Google Docs generates yucky HTML by jgn on Saturday, September 29, 2007 in Uncategorized

In Google Docs you can create an outline. You know, using our old buddies UL and LI. Hi UL! Hi LI!

But they do something nasty. They close their LI tags, and then if there is a nested list, they put that between the list elements. So you get:

<ul>
  <li>
    Foo
  </li>
  <ul>
    <li>
      Bar
    </li>
  </ul>
  <li>
    Baz
  </li>
</ul>

See that close li right after "Foo"? Wrong! It should be:

<ul>
  <li>
    Foo
    <ul>
      <li>
        Bar
      </li>
    </ul>
  </li>
  <li>
    Baz
  </li>
</ul>

Or the li close tags could be omitted altogether. They've tried to be a little bit XHTML, but it's just not right, because they are putting something that should be contained inside a list element in between list elements.

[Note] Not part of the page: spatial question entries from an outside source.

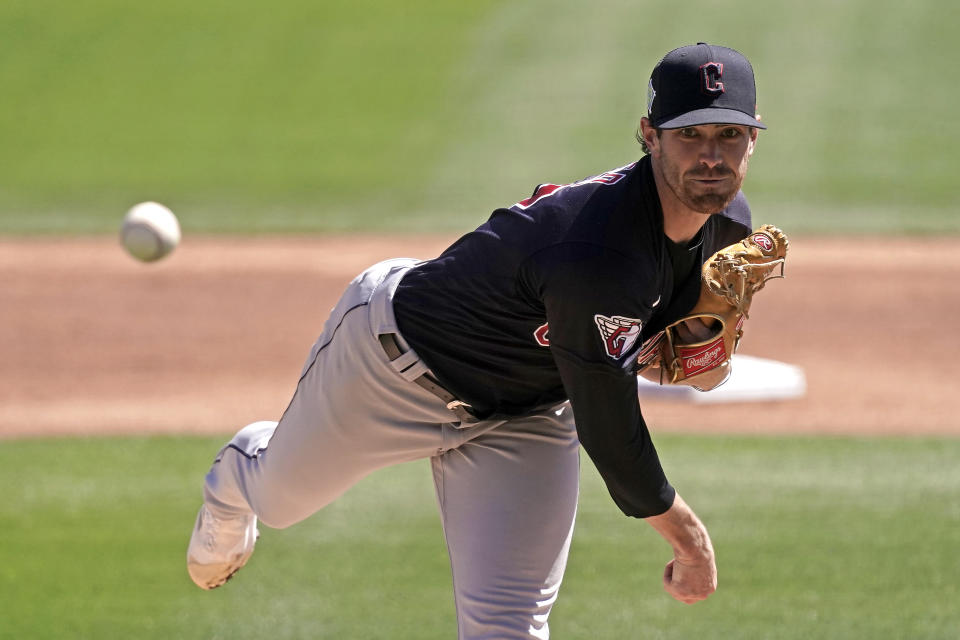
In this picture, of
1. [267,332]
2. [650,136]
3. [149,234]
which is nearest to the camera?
[650,136]

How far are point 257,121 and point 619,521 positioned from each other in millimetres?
13131

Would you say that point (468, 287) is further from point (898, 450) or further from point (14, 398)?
point (14, 398)

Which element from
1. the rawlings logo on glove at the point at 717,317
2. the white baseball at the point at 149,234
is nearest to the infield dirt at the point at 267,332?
the white baseball at the point at 149,234

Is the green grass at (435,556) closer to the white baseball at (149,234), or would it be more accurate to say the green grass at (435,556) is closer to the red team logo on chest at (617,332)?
the red team logo on chest at (617,332)

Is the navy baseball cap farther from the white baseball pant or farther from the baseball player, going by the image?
the white baseball pant

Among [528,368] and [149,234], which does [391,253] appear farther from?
[528,368]

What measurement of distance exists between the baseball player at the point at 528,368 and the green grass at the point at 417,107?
32.4 feet

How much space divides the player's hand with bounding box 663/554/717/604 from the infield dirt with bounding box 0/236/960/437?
13.9 ft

So now I have to resort to sculduggery to get my stylesheet right, or transform the HTML.

At first Google Docs looked like a good tool, because it seemed to generate clean and simple HTML. But it doesn't. In addition to this issue, they like to pop in extraneous
tags.

For what it's worth, the cute little HTML editor in the newest versions of WordPress gets it right.